MADISON COUNTY, Ky. (LEX 18) — If the vote on a ballot measure in Madison County goes the way some are hoping, the impact on the area could be significant.
Outside of the Richmond and Berea city limits, Madison County is mostly dry, meaning business owners can’t sell alcohol. Some can do so, but on a limited-license basis only.
“It gives us the ability to be open and be a full-service restaurant,” said Chris Rutherford, the owner of Boone’s Trace National Golf Club.
Mr. Rutherford can’t sell alcohol to his players and customers on Sundays. You might imagine not being able to do so hurts his overall business.
“This would be huge,” he said. “That is one of the things they (his customers) would like to see too, to be able to serve on a Sunday.
Rutherford said it would open the door to having more people on the course and more people in the restaurant during the early months of the football season when our weather is still suitable for golfing.
Four years ago, Shane O’Donley tried to get the requisite amount of signatures on the petition to get this measure to the ballot. It didn’t work out then as it did last winter.

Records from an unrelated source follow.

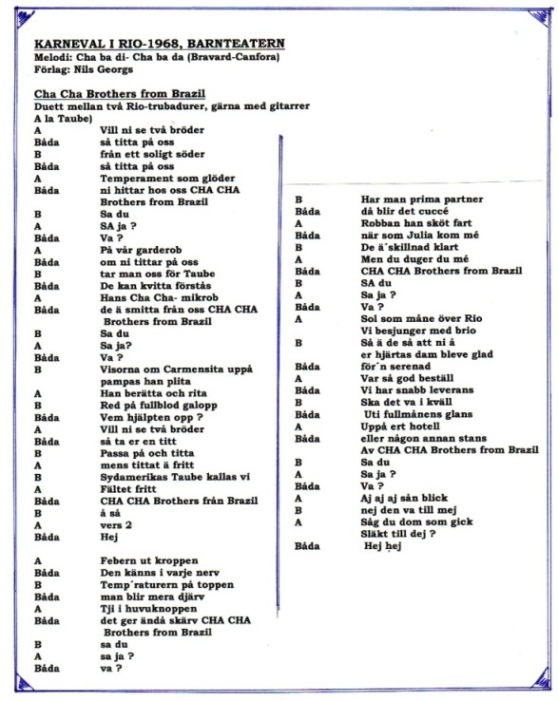 KARNEVAL I RIO-1968, BARNTEATERN
Melodi: Cha ba di- Cha ba da (Bravard-Canfora)
Förlag: Nils Georgs

Cha Cha Brothers from Brazil
Duett mellan två Rio-trubadurer, gärna med gitarrer
A la Taube)

A Vill ni se två bröder
Båda så titta på oss
B från ett soligt söder
Båda så titta på oss
A Temperament som glöder
Båda ni hittar hos oss CHA CHA Brothers from Brazil
B Sa du
A SA ja ?
Båda Va ?
A På vår garderob
Båda om ni tittar på oss
B tar man oss för Taube
Båda De kan kvitta förstås
A Hans Cha Cha- mikrob
Båda de ä smitta från oss CHA CHA Brothers from Brazil
B Sa du
A Sa ja?
Båda Va ?
B Visorna om Carmensita uppå pampas han plita
A Han berätta och rita
B Red på fullblod galopp
Båda Vem hjälpten opp ?
A Vill ni se två bröder
Båda så ta er en titt
B Passa på och titta
A mens tittat ä fritt
B Sydamerikas Taube kallas vi
A Fältet fritt
Båda CHA CHA Brothers från Brazil
B å så
A vers 2
Båda Hej

A Febern ut kroppen
Båda Den känns i varje nerv
B Temp´raturern på toppen
Båda man blir mera djärv
A Tji i huvuknoppen
Båda det ger ändå skärv CHA CHA Brothers from Brazil
B sa du
A sa ja ?
Båda va ?

B Har man prima partner
Båda då blir det cuccé
A Robban han sköt fart
Båda när som Julia kom mé
B De ä´skillnad klart
A Men du duger du mé
Båda CHA CHA Brothers from Brazil
B SA du
A Sa ja ?
Båda Va ?
A Sol som måne över Rio Vi besjunger med brio
B Så ä de så att ni å er hjärtas dam bleve glad
Båda för´n serenad
A Var så god beställ
Båda Vi har snabb leverans
B Ska det va i kväll
Båda Uti fullmånens glans
A Uppå ert hotell
Båda eller någon annan stans Av CHA CHA Brothers from Brazil
B Sa du
A Sa ja ?
Båda Va ?
A Aj aj aj sån blick
B nej den va till mej
A Såg du dom som gick Släkt till dej ?
Båda Hej hej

“I was a little distraught when it didn’t happen,” O’Donley said. “I thought to myself, ‘this state is going to start selling recreational marijuana before we can go to the BP station to buy a six-pack, or have a beer while playing golf,’” he continued.
Apollo Pizza owner, Wesley Browne, led the campaign during the winter to get the necessary signatures, and now voters will have a chance to have a say on the matter. He told LEX 18 in January that his northern Madison County location will become a casualty if he’s not able to sell alcohol with a meal.
O’Donley said the impact would go beyond helping current business owners.
“We’d have the potential to get hotels, restaurants, increase the tax base, more opportunity for fire department services, or quicker emergency service response times,” he said, before stating it can take up to 20 minutes for the nearest first responder to reach his neighborhood near the Boone Trace course.
If the measure passes, it would then be up to the county judge-executive to give it the stamp of approval. Then the process of licensing businesses to sell alcohol could begin.